▶ **Directions**: Render the text lines of all the items below as a JSON list of strings, one string per line, omitting blank lines and the pictures.

Questions on scene geometry:
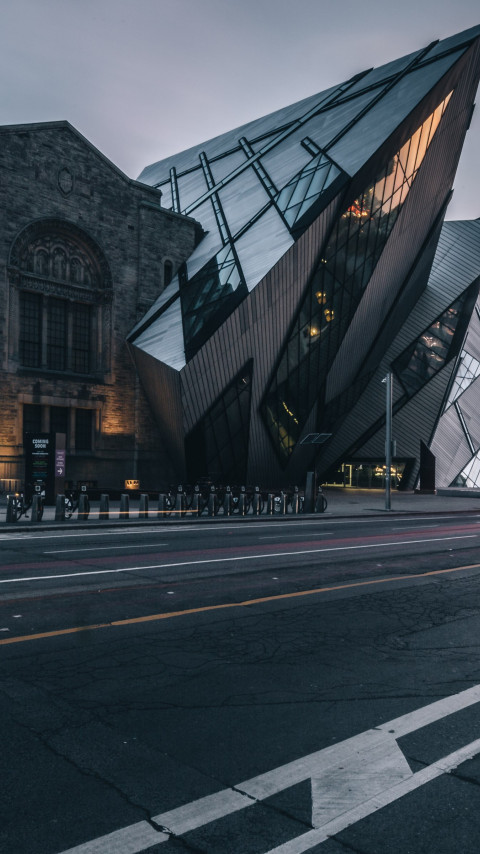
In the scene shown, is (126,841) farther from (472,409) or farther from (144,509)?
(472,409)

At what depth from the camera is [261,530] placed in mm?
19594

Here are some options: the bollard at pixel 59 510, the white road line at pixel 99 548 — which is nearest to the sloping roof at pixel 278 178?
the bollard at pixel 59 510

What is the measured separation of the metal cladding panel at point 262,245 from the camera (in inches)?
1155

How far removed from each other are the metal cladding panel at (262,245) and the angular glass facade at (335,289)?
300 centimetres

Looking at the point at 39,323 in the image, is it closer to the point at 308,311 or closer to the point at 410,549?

▶ **Solution**:
[
  "In the scene shown, is (126,841) farther from (472,409) or farther from (144,509)?",
  "(472,409)",
  "At what depth from the camera is [261,530] placed in mm?",
  "19594",
  "Here are some options: the bollard at pixel 59 510, the white road line at pixel 99 548 — which is nearest to the sloping roof at pixel 278 178?",
  "the bollard at pixel 59 510",
  "What is the measured separation of the metal cladding panel at point 262,245 from the camera (in inches)?",
  "1155",
  "How far removed from each other are the metal cladding panel at (262,245) and the angular glass facade at (335,289)?",
  "300 centimetres",
  "Looking at the point at 39,323 in the image, is it closer to the point at 308,311 or closer to the point at 410,549?"
]